Album: A Life Without Fear

Label: Staubgold

Review date: Jun. 11, 2006


German electronic composer Ekkehard Ehlers has never shied away from refractions, using much of his back catalogue as a sounding board upon which to project in-depth examinations of the sounds and styles that have influenced his views on music, its creation and performance. Be it through sampling Albert Ayler, plying Robert Johnson tunes with gentle house rhythms, or recontextualizing string pieces originally commissioned for William Forsyth dances, Ehlers' work has always displayed a desire to dialogue with sounds and sources, to explore the ways in which they intertwine during his creative process before emerging as something wholly new.

That A Life Without Fear could be categorized as Ehlers' blues record, then, is hardly surprising considering the tip of the cap he offered to Johnson as one of the five brilliant minds he profiled with his stunning Plays series. But unlike his previous work, Ehlers’ approach of the blues here balances abstraction with straightforward homage. He uses guitarist Joseph Suchy and vocalist Howard Katz Fireheart to help explore the nature and meaning of the blues on a series of tracks that build into raw, rugged but modern songs.

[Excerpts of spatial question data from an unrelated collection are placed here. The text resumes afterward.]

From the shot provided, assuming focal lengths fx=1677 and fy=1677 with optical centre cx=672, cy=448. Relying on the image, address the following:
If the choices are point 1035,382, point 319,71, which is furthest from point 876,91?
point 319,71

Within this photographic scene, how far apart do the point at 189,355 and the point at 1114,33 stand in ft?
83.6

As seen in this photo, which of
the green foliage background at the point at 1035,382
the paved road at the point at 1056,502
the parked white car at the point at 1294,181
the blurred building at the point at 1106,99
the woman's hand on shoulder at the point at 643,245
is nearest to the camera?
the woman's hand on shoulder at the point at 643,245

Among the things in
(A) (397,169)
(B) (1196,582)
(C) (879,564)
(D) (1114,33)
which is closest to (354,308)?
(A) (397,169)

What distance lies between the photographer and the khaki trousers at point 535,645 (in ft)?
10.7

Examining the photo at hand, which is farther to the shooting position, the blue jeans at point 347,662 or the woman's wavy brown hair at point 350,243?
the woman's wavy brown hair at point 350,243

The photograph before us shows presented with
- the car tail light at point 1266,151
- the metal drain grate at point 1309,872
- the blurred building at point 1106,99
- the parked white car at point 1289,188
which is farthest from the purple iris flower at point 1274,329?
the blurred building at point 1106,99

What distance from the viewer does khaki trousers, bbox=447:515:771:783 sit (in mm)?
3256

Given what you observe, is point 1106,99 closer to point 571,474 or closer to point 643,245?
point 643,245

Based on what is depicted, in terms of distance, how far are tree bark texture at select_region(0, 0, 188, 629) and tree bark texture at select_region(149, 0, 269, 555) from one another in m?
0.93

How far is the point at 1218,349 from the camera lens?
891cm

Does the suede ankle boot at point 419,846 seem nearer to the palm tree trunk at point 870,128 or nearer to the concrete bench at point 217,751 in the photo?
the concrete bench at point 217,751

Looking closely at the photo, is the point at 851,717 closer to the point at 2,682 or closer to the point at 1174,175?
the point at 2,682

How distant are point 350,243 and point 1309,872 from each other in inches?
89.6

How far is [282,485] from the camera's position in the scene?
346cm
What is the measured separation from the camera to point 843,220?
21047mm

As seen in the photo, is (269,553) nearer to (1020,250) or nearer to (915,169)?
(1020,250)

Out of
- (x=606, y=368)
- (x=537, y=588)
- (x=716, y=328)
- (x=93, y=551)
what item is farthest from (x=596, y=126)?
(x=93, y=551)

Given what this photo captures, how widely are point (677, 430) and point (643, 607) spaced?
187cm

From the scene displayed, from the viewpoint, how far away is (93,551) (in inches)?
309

The album begins with an unabashedly earnest take on the traditional ballad "Ain't No Grave,” with Suchy's slurred phrasing wrapping itself around Fireheart's voiced lament and Ehlers bleak rumblings, and announces the ideological thrust of what's to come. Followed by "Frozen Absicht," the blues here become more of an implication, a thread gradually pulled from the pre-war strum of the Old Weird Americans until the style exists not as exact song, but as a still-heavy series of hints. "Nie wider schnell sagen" takes a somber, droned harmonica as its starting point but stretches out quickly, embracing an almost playfully dour melody that fights for breathing room as the held tone saws back and forth. In boiling it all down to base elements (the strum of a guitar, the whisper of a voice), Ehlers pursues an examination of the actual construction of the blues, a deep probing of the natures and complexities of the beast and its myriad of ghosts

Ehlers has always been the type to subvert traditional notions of songwriting with his sampling tendencies, and as such it isn't really surprising when he lets a scratchy cut of Charles Haffer, Jr.'s ragged tune "Strange Things" play uncut, buttressed by some unobtrusive Suchy guitar work and more of Ehlers' processing. This inclusion addresses a few key issues – the appropriation of the African American song form for sure, but also perhaps the ways in which traditional tracks managed to permeate completely different communities and come out forever changed by the singers and players in those towns. Even more intriguing is the lyrical content, a back and forth Great War dialogue between Wilson and the Kaiser. Is it just a simple transposition of an older lament onto the face of current conflict, or perhaps a sly defense on the part of a German guy pulling apart a fundamentally American type of music?

As American as the blues may be, the pathos that inspires them is something felt worldwide. Ehlers explores this idea by tracing the Diaspora back to its roots, switching Suchy to the balafon and Fireheart to the Shona language for a take on Dumisani Abraham Maraire's "Misorodzi." It's a curious move, but the plink of the instrument's rosewood keys resonate with a type of hymnal phrasing that makes the connection work. "Maria & Martha," however, returns immediately to the abstract realms, with Suchy's guitar pulled into taut drones alongside Franz Hautzinger's trumpet, affecting a transformation of the death chants that have so influenced Ehlers into a ruddy series of mourning drones and processed tones.

Closing with an almost barren look at Ralph Stanley's "O Death," A Life Without Fear ends on a note that implies not an acceptance of the forces that smother humanity, but a rather venomous lashing out at them. Here Fireheart's voice is enflamed, the guitars overdriven and distorted, in all a rather stirring summation of the ideas Ehlers explores throughout A Life Without Fear. As much as the man himself is possessed by the sense of doom that pervades the music he pays tribute to here, Ehlers dwells not on the destruction. Instead, he seems far more intent on examining another unforeseen direction for both his own distinct sound and a type of music that profound thinkers have been wrestling with for ages.